In an address on Industrial Unionism delivered at Grand Central Palace in New York City, December 10, 1905, Debs said:
“Too long have the workers of the world waited for some Moses to lead them out of bondage. I would not lead you out if I could; for if you could be led out, you could be led back again. I would have you make up your minds there is nothing that you cannot do for yourselves.” (Debs, 1908, 447)
Nader shares with Debs an insistence on the goal of “making people contribute of themselves rather than hurrah some leader.” Debs had told workers joining the cause, “for the first time in your life you will stand perfectly erect and know what it is to be self-reliant and touch elbows with your fellow-workers throughout the world.” (Debs, 1908, 419).
Nader, like Debs, harbors a deep sense of radical democracy and distrust of elites: “I don’t like the concept of heroes. It’s the reliance concept;” and, “A hero is a crutch.” (Corey, 1975, 53, 297) He says, “I think people are lulled and duped into thinking that all it needs is for a leader to come along and it’ll be okay.” (McCarry, 1972, 163).
Nader may be closer to than he realizes to the Debsian spirit. But it will be some time before the movement he is building can sort out and come to terms with the internal contradictions of progressive populism and the need to articulate a vision of a cooperative commonwealth better crafted to fit the 21st century than Bellamy’s utopia.
During the Green Presidential Primary, eco-socialist candidate Joel Kovel issued a challenge to the Greens to go Beyond Populism, and his message stirred a lively discussion. (Kovel, 2000) Certainly, most Greens are committed to bottom-up democratization and are critical of the bureaucratic and technocratic approach of past reformers. It may be that the growing concern over global ecological crises (which has spurred the growth of Greens in many countries) will help unify the U.S. left.

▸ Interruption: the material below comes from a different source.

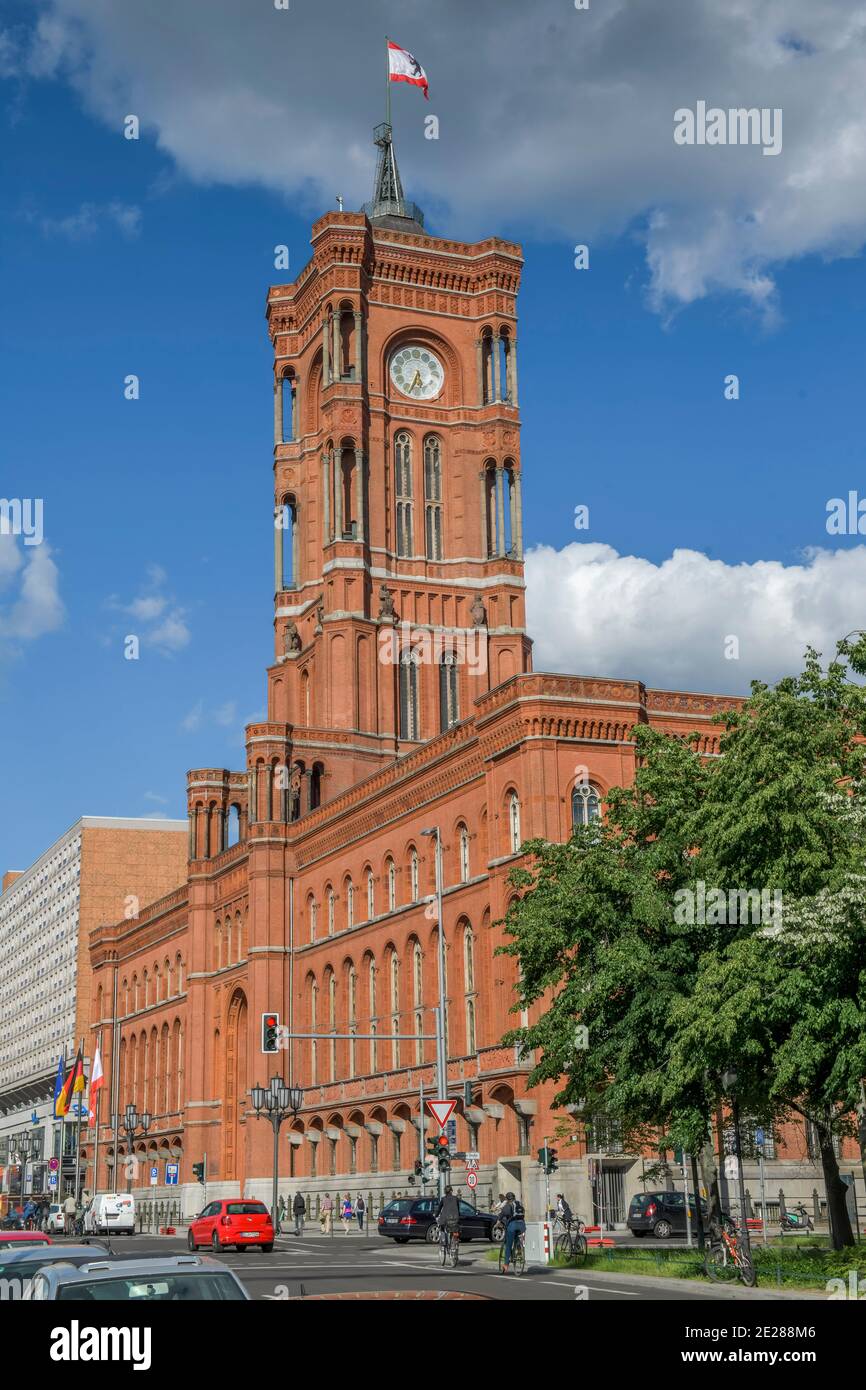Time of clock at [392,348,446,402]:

Perhaps the deepening of that crisis, in conjunction with opposition to global corporatization, will persuade progressives to embrace a radical Green platform, much as the agrarian and labor populists adopted the anti-capitalism of the Omaha platform in 1892 and then the Debsian socialism of the Chicago platform in 1904. As a seasoned observer once quipped, history may not repeat itself, but it does rhyme.